The man walked with the anthropologist up to a dumpster behind a shopping complex, but the older man wouldn’t go any further onto the blacktop. The man rested his hand on the edge of the dumpster. His feet were still on the dirt. Only his hand crossed over to lean.
The man pulled a cigarette from a back pocket and a lighter from the front. The man had a sick sheen of sweat from all the alcohol. He had tired eyes. He looked at the anthropologist with human, bloodshot eyes.
The anthropologist wanted to look back and see something as amazing as the living wall. Instead, it was just a man, stinking of liquor sweat and California dust, and his sun brown skin as worn as old vinyl.

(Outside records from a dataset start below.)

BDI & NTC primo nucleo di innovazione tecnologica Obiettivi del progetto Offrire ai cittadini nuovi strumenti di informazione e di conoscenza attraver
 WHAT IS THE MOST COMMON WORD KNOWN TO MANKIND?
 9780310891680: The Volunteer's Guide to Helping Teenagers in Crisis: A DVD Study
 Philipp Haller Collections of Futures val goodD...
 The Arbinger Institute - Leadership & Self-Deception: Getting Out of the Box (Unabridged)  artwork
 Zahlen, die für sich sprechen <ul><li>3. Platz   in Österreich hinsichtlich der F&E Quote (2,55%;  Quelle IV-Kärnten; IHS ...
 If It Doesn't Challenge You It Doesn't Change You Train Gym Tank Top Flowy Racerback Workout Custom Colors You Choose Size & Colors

The two men waved at each other.
***
Back in his car, the anthropologist pulled out from in front of a shoe store. He drove past a tuxedo-rental place. In the morning teenagers would come by to get ready for prom. Fathers and uncles and best men would come by with grooms so they could all attend weddings.
In the ravine that night, clumps of men wandered through the hills and the roads into the smog and the light pollution.

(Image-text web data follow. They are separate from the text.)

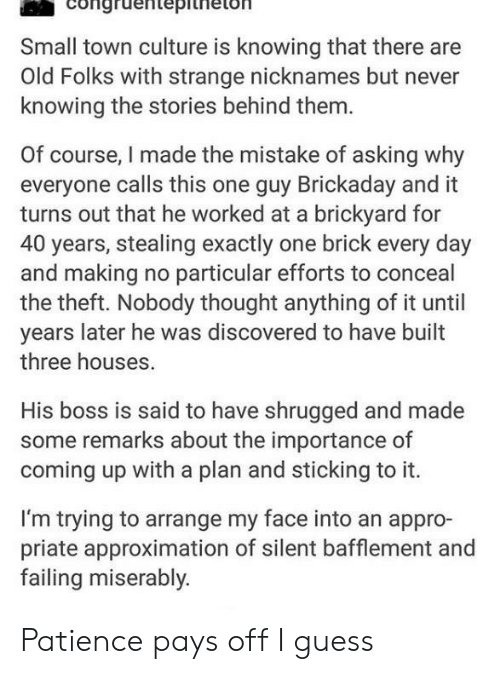Bossing: Congrdentepitheton  Small town culture is knowing that there are  Old Folks with strange nicknames but never  knowing the stories behind them.  Of course, I made the mistake of asking why  everyone calls this one guy Brickaday and it  turns out that he worked at a brickyard for  40 years, stealing exactly one brick every day  and making no particular efforts to conceal  the theft. Nobody thought anything of it until  years later he was discovered to have built  three houses.  His boss is said to have shrugged and made  some remarks about the importance of  coming up with a plan and sticking to it.  I'm trying to arrange my face into an appro-  priate approximation of silent bafflement and  failing miserably. Patience pays off I guess
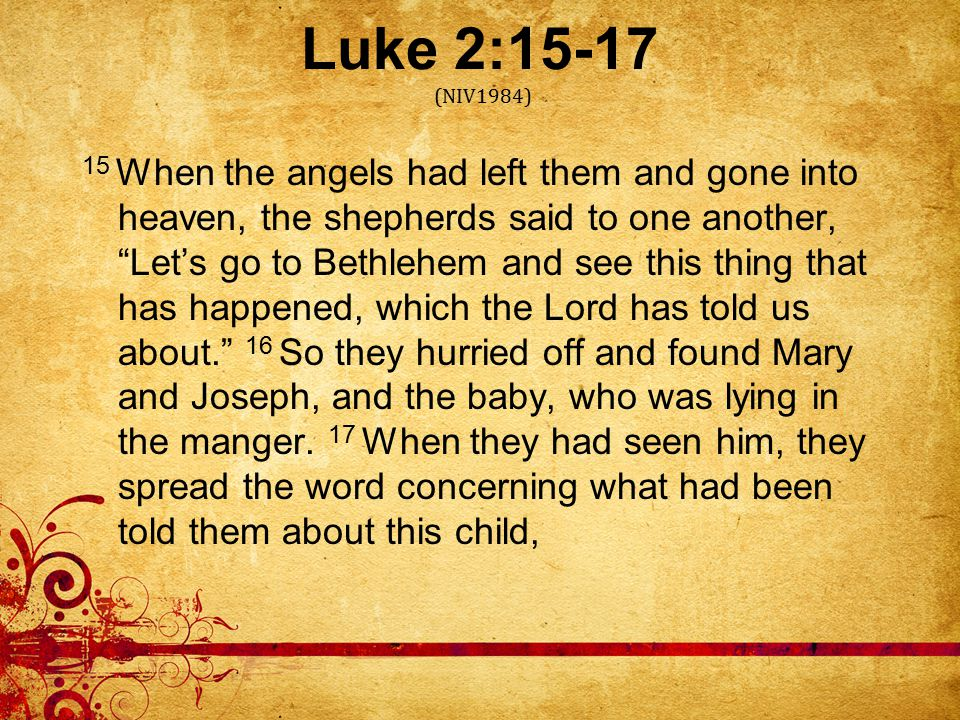 Luke 2:15-17 (NIV1984) 15 When the angels had left them and gone into heaven, the shepherds said to one another, Let's go to Bethlehem and see this thing that has happened, which the Lord has told us about. 16 So they hurried off and found Mary and Joseph, and the baby, who was lying in the manger.
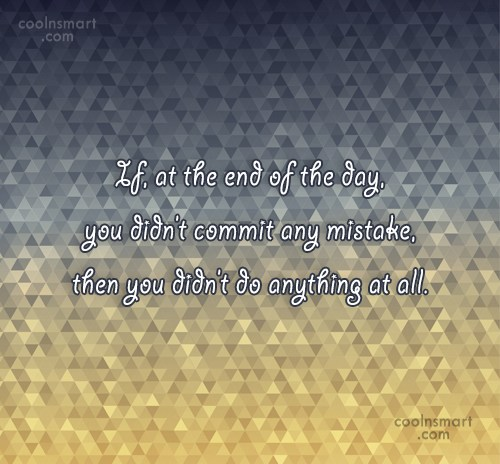 Mistake Quote: If, at the end of the day,...
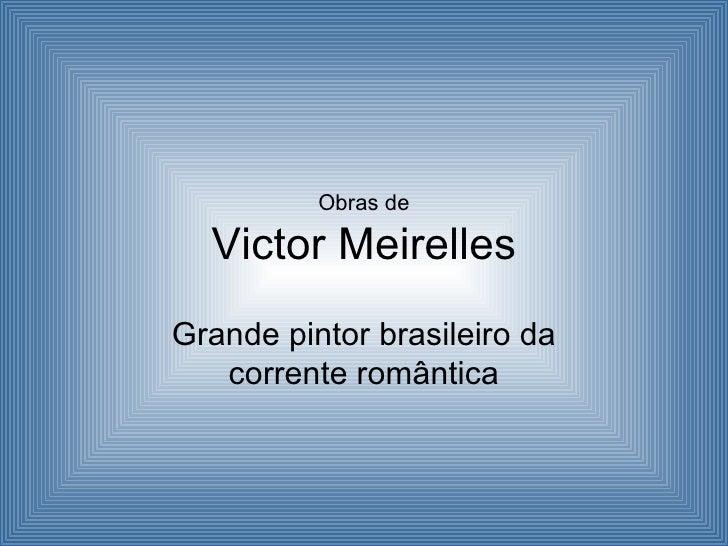 Obras de  Victor MeirellesGrande pintor brasileiro da   corrente romântica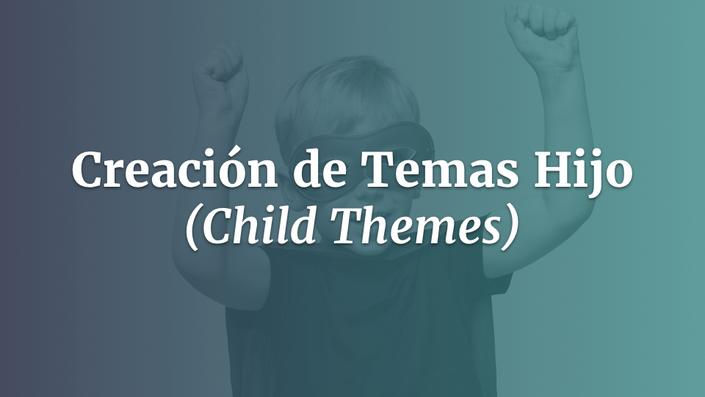 Creación de Temas Hijo (Child Themes)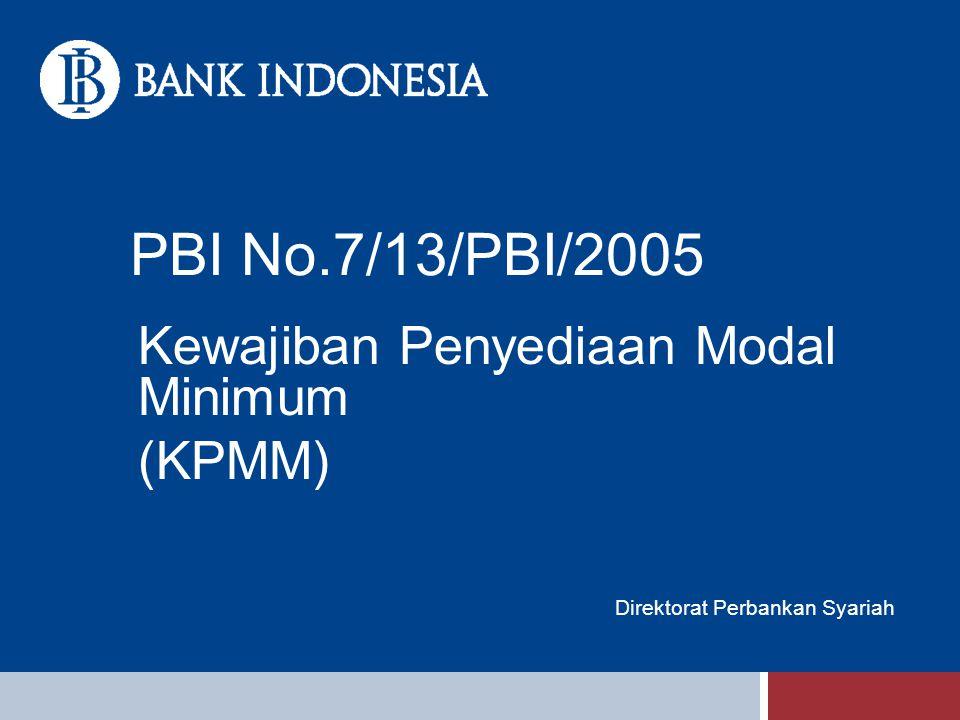 PBI No.7/13/PBI/2005 Kewajiban Penyediaan Modal Minimum (KPMM) Direktorat Perbankan Syariah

Once over, they built cities fifty yards behind the shopping centers where American citizens talked about the things that seemed to go missing, with no idea what things were really worth.
The anthropologist thought of seeing San Diego from a satellite. The city sprawled like an ant mound with automobile pupae and skyscraper skeletons where the men who had forgotten the names but remembered the rituals climbed into heaven on dusty ropes.